Vanderbilt students learn writing through mathematics workby Jim Patterson Nov. 25, 2014, 3:07 PM
During the Revolutionary War, Anna Strong of Long Island used her laundry line to pass along messages for an American spy ring. A black petticoat hanging on the line meant it was time for a meeting, and the number of white handkerchiefs hanging indicated the location of the meeting.
That’s just one of the interesting facts to be found in a new series of essays on Vanderbilt professor Holly Tucker’s Wonders & Marvels website, contributed by Vanderbilt students taking a course in cryptography during the fall semester. The essays are timed to coincide with the release of The Imitation Game, a film about the British code-breaker, mathematician and computer scientist Alan Turing.
“Turing’s creative genius was instrumental in cracking the German Enigma cipher, which in turn was a critical part of the Allied victory in World War II,” said Derek Bruff, instructor of the first-year writing seminar “Cryptography: The History and Mathematics of Codes and Ciphers.”
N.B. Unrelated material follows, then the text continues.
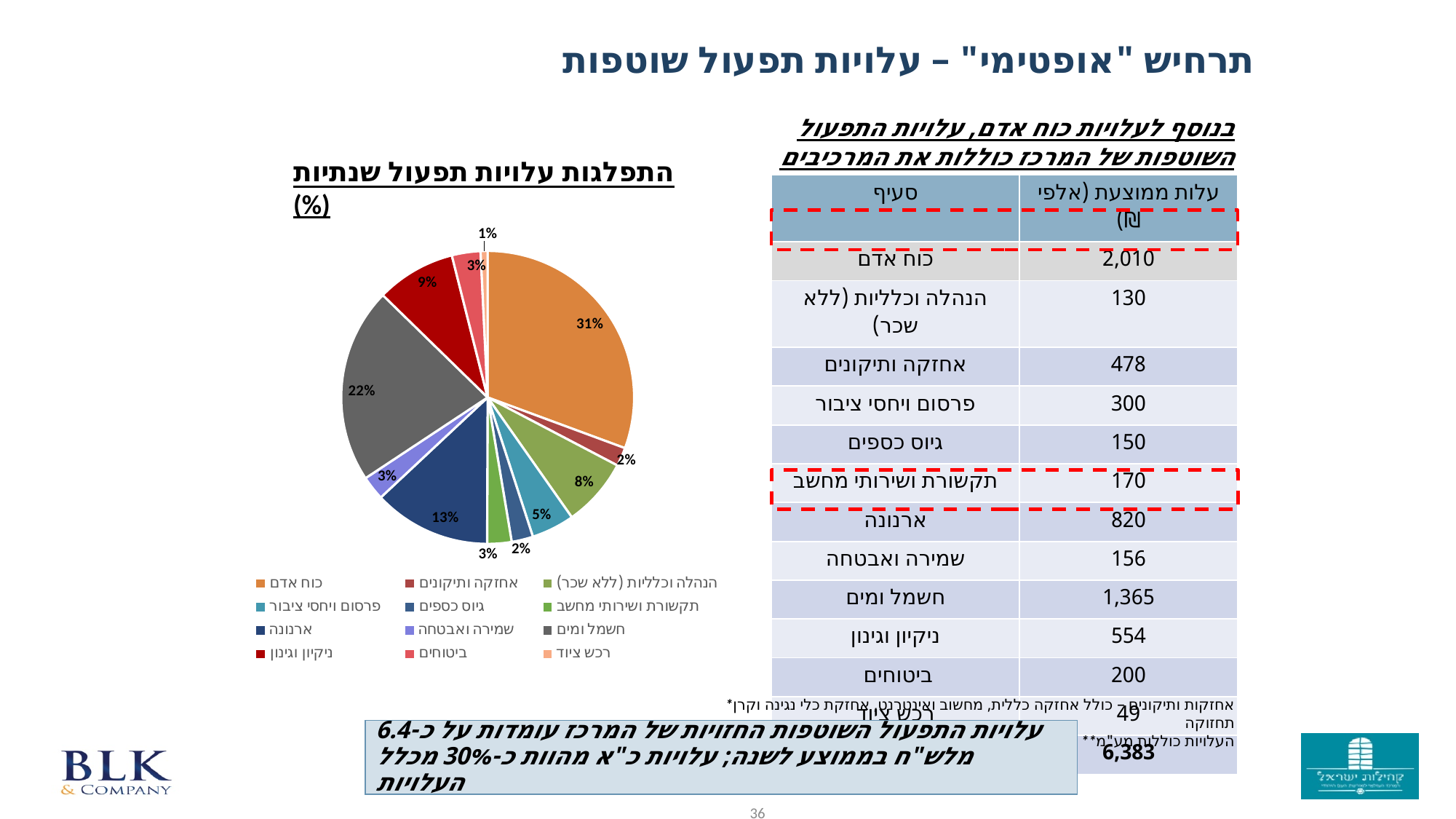
Which category has the smallest slice in the pie chart? רכש ציוד What is the title of the pie chart? התפלגות עלויות תפעול שנתיות (%) What percentage does the pie chart show for ניקיון וגינון? 9% What percentage does the pie chart show for ארנונה? 13% Which slice is larger, ארנונה or ניקיון וגינון? ארנונה What percentage does the pie chart show for רכש ציוד? 1% What kind of chart is shown on the slide? Pie chart What is the difference in percentage points between the כוח אדם slice and the חשמל ומים slice? 9 What percentage does the pie chart show for כוח אדם? 31% How many categories does the pie chart legend list? 12 Which category has the largest slice in the pie chart? כוח אדם What percentage does the pie chart show for חשמל ומים? 22%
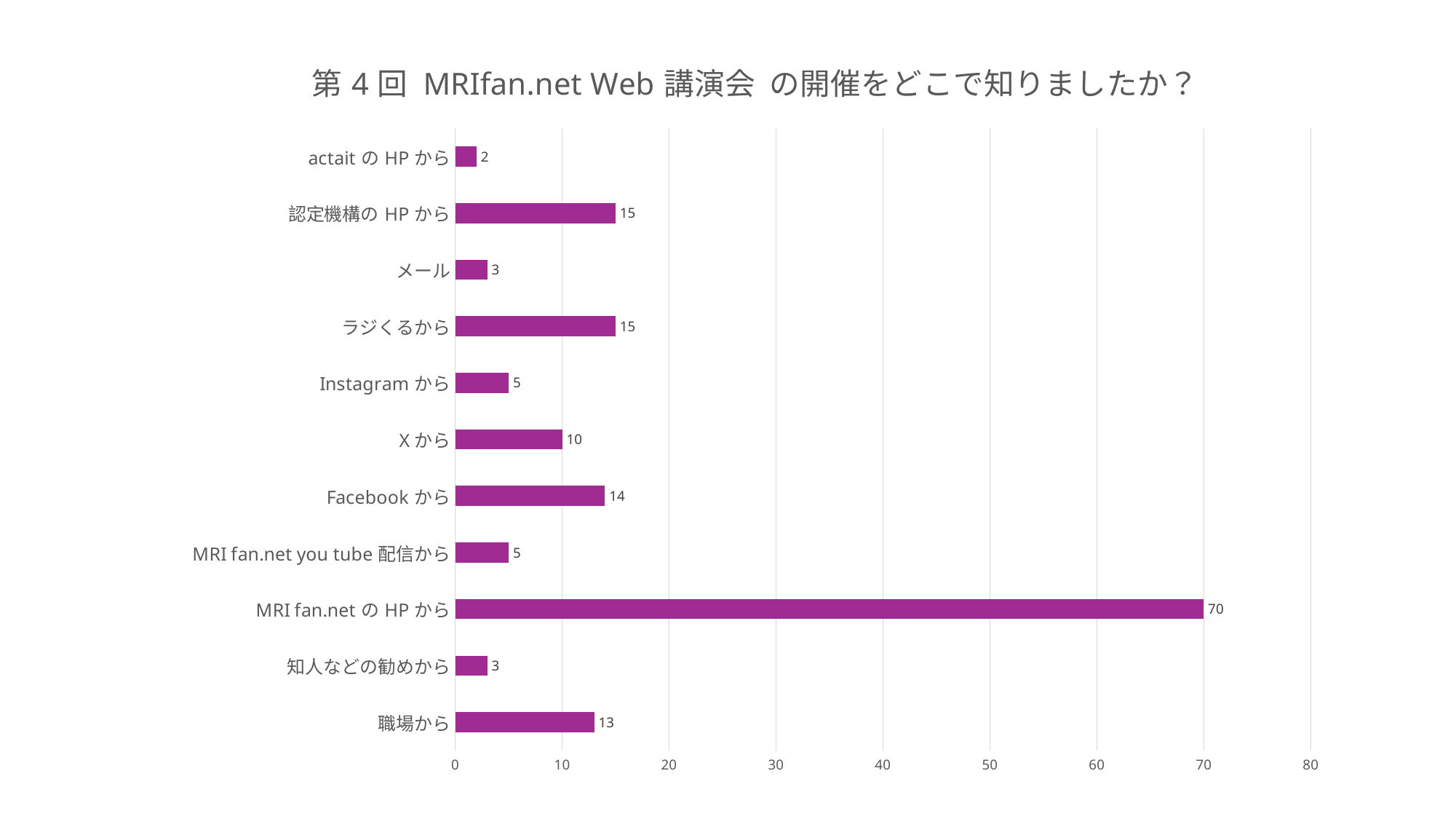
What is the difference between the values for X から and Instagram から? 5 What is the value for 職場から? 13 What is the value for Facebook から? 14 Which category has the highest value? MRI fan.net の HP から Which is larger, the value for Facebook から or the value for 職場から? Facebook から What is the difference between the values for MRI fan.net の HP から and 認定機構の HP から? 55 What is the title of the chart? 第 4 回 MRIfan.net Web 講演会 の開催をどこで知りましたか？ Which category has the lowest value? actait の HP から Is the value for MRI fan.net の HP から greater or less than 60? greater How many categories are shown in the chart? 11 What is the value for MRI fan.net の HP から? 70 What kind of chart is shown on the slide? bar chart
“My day job is directing the Vanderbilt Center for Teaching, so I’ve talked to many instructors from a variety of disciplines about teaching different kinds of courses, and I was eager to teach something other than my usual statistics and linear algebra courses,” said Bruff, senior lecturer in mathematics.
The Wonders & Marvels website, begun in 2008 as the site for an undergraduate course taught by Tucker, has grown over the years into a destination site for lovers of odd stories from history. When Bruff was looking for a home for the research of his cryptography students, it was a natural fit.
So now among stories about the psychological makeup of Nazis and eunuchs in imperial China on Wonders & Marvels, readers also can learn about the Playfair cipher, which was used by John F. Kennedy to send the message that caused his crew to be rescued during World War II when his PT-109 boat sank in the Solomon Islands; the Rongorongo glyphs of Easter Island, which to this day have not been deciphered; and the Fialka, used through the 1960s and 1970s by the Russian military.
The essays gave the students practical experience writing about mathematics for a real audience, Bruff said.
“I believe that this gave my students a far more concrete sense of audience for their writing than they would have had with more generic writing assignments and that this, in turn, helped them produce better writing,” Bruff said.